Agents may use ontology alignments to communicate when they represent knowledge with different ontologies: alignments help reclassifying objects from one ontology to the other. Such alignments may be provided by dedicated algorithms [9], but their accuracy is far from satisfying. Yet agents have to proceed. They can take advantage of their experience in order to evolve alignments: upon communication failure, they will adapt the alignments to avoid reproducing the same mistake.

Such repair experiments have been performed [3] and revealed that, by playing simple interaction games, agents can effectively repair random networks of ontologies.

Expansion and relaxation modalities for cultural alignment repair

Participant : Jérôme Euzenat [Correspondent] .

We repeated these experiments and, using new measures, showed that the quality of previous results was underestimated. We introduced new adaptation operators that improve those previously considered. We also allowed agents to go beyond the initial operators in two ways [8]: they can generate new correspondences when they discard incorrect ones, and they can provide less precise answers. The combination of these modalities satisfy the following properties: (1) agents still converge to a state in which no mistake occurs, (2) they achieve results far closer to the correct alignments than previously found, (3) they reach again 100% precision and coherent alignments.

Starting with empty alignments in cultural alignment repair

Participant : Jérôme Euzenat [Correspondent] .

The results of §4.1.1 suggest that, with the expansion modality, agents could develop alignments from scratch.
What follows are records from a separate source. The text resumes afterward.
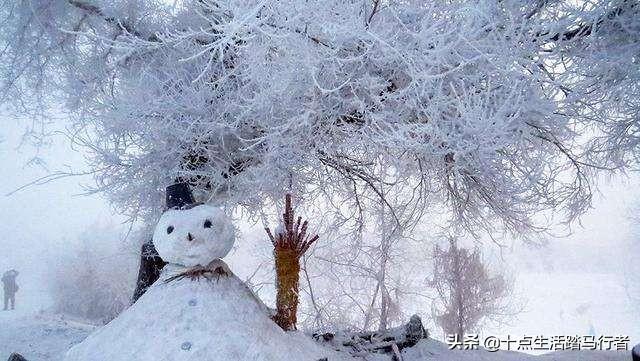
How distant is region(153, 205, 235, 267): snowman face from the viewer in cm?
370

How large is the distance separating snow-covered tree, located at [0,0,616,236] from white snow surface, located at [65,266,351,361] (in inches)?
66.3

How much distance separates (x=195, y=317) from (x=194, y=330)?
0.33 ft

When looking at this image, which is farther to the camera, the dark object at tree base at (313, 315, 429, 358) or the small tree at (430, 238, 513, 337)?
the small tree at (430, 238, 513, 337)

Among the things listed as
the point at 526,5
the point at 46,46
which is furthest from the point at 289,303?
the point at 46,46

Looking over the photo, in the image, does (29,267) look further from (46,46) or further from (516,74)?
(516,74)

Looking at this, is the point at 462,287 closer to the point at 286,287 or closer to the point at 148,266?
the point at 148,266

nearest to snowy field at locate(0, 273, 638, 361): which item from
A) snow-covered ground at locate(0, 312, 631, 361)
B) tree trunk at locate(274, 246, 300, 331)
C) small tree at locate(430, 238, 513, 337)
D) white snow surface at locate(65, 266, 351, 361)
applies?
snow-covered ground at locate(0, 312, 631, 361)

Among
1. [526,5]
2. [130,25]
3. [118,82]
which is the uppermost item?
[130,25]

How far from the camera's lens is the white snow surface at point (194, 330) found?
10.6ft

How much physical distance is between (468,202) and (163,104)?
4.43m

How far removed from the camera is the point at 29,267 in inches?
1200

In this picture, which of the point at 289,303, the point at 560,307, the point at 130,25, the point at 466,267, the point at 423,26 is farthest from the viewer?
the point at 560,307

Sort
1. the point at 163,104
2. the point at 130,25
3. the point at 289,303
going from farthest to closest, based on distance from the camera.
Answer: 1. the point at 130,25
2. the point at 163,104
3. the point at 289,303

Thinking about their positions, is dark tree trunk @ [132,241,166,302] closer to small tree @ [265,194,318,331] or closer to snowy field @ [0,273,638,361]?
snowy field @ [0,273,638,361]
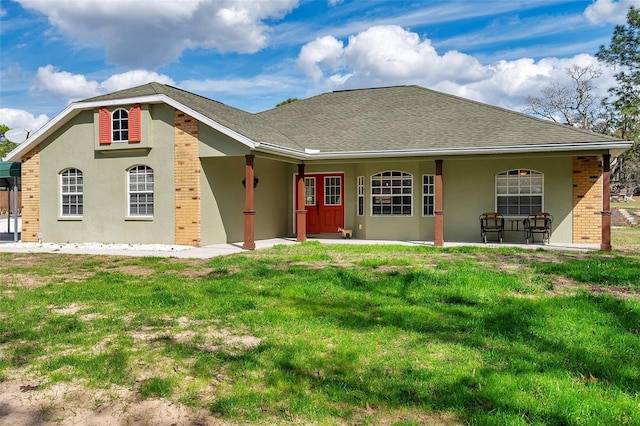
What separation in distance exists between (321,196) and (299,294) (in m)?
10.2

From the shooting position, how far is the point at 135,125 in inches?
543

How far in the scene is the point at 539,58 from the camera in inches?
1359

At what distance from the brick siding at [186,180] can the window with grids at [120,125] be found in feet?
5.58

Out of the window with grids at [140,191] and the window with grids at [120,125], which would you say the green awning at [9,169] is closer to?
the window with grids at [120,125]

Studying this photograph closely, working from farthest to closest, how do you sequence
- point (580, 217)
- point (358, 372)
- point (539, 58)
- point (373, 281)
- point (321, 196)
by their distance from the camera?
point (539, 58) < point (321, 196) < point (580, 217) < point (373, 281) < point (358, 372)

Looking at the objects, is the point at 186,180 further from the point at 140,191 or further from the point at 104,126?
the point at 104,126

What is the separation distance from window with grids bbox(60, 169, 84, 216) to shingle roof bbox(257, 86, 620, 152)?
7.03m

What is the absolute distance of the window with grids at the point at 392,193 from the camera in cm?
1532

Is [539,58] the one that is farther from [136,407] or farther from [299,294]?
[136,407]

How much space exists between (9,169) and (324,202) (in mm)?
10846

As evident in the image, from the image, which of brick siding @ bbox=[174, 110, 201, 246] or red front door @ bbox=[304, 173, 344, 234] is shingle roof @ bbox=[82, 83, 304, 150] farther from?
red front door @ bbox=[304, 173, 344, 234]

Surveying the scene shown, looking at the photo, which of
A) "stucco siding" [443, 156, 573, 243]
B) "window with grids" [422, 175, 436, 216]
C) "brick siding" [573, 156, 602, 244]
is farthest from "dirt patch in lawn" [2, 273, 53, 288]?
"brick siding" [573, 156, 602, 244]

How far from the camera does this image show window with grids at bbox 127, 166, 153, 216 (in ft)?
45.9

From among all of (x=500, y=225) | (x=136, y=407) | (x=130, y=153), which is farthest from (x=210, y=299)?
(x=500, y=225)
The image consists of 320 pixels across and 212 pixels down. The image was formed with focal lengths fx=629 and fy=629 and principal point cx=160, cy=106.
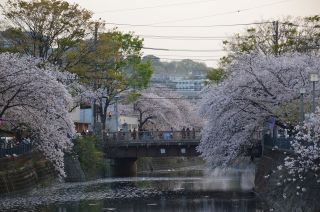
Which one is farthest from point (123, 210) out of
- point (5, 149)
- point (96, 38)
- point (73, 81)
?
point (96, 38)

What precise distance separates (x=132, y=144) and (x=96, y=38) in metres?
12.4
We explored the use of expanding repair operators for that purpose. When starting from empty alignments, agents fail to create them as they have nothing to repair. Hence, we introduced the capability for agents to risk adding new correspondences when no existing one is useful [7]. We compared and discussed the results provided by this modality and showed that, due to this generative capability, agents reach better results than without it in terms of the accuracy of their alignments. When starting with empty alignments, alignments reach the same quality level as when starting with random alignments, thus providing a reliable way for agents to build alignment from scratch through communication. The evolution curves of both approaches (random and empty alignments), passed a starting phase in which figures correspond to the initial conditions, superimpose nearly exactly. This comfort a posteriori the experiments with random initialisation.